- **WHAT TO WORK ON**
Copy every one of the rows below character for character, without changing anything.

— Start of PROVIDED MATERIAL —

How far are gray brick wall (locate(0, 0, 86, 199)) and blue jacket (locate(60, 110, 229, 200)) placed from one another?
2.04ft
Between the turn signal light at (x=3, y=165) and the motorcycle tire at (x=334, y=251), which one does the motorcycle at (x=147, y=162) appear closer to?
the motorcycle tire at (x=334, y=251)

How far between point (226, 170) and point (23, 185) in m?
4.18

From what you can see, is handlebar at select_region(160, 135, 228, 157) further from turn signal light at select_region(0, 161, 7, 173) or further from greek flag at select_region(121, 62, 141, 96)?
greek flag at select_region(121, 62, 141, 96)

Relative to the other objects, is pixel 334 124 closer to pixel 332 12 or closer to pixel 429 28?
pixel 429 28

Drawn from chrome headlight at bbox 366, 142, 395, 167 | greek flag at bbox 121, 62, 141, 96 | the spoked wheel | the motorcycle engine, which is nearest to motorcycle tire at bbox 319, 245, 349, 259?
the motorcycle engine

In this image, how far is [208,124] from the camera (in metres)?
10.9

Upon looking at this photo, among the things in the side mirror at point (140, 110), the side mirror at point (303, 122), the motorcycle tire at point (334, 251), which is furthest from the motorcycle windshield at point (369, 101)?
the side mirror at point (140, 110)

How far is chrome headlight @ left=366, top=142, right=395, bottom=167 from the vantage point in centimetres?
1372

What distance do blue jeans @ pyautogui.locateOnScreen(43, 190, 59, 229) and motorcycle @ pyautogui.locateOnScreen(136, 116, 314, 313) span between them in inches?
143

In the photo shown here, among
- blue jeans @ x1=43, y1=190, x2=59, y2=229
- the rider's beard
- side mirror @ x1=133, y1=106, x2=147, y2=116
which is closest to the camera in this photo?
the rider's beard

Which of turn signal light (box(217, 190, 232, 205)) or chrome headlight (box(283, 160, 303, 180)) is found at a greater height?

— End of PROVIDED MATERIAL —

- **RESPONSE TO THE TASK**
How far are gray brick wall (locate(0, 0, 86, 199)) and blue jacket (locate(60, 110, 229, 200)) placed from one another?
2.04ft
Between the turn signal light at (x=3, y=165) and the motorcycle tire at (x=334, y=251), which one does the motorcycle at (x=147, y=162) appear closer to?
the motorcycle tire at (x=334, y=251)

How far between point (226, 170) and point (23, 185) in m?
4.18

From what you can see, is handlebar at select_region(160, 135, 228, 157) further from turn signal light at select_region(0, 161, 7, 173) or further from greek flag at select_region(121, 62, 141, 96)?
greek flag at select_region(121, 62, 141, 96)

Relative to the other objects, is pixel 334 124 closer to pixel 332 12 or closer to pixel 429 28?
pixel 429 28

Drawn from chrome headlight at bbox 366, 142, 395, 167 | greek flag at bbox 121, 62, 141, 96 | the spoked wheel | the motorcycle engine, which is nearest to motorcycle tire at bbox 319, 245, 349, 259?
the motorcycle engine

In this image, how far is [208,124] from the camera (in metres)?
10.9

Upon looking at this photo, among the things in the side mirror at point (140, 110), the side mirror at point (303, 122), the motorcycle tire at point (334, 251), which is furthest from the motorcycle windshield at point (369, 101)?
the side mirror at point (140, 110)

How far is chrome headlight @ left=366, top=142, right=395, bottom=167 from the vantage point in centimetres?
1372

What distance do blue jeans @ pyautogui.locateOnScreen(43, 190, 59, 229) and motorcycle @ pyautogui.locateOnScreen(136, 116, 314, 313) span between them in inches?
143

In the photo shown here, among
- blue jeans @ x1=43, y1=190, x2=59, y2=229
- the rider's beard
- side mirror @ x1=133, y1=106, x2=147, y2=116
which is closest to the camera in this photo?
the rider's beard

Which of turn signal light (box(217, 190, 232, 205)) or chrome headlight (box(283, 160, 303, 180)) is found at a greater height?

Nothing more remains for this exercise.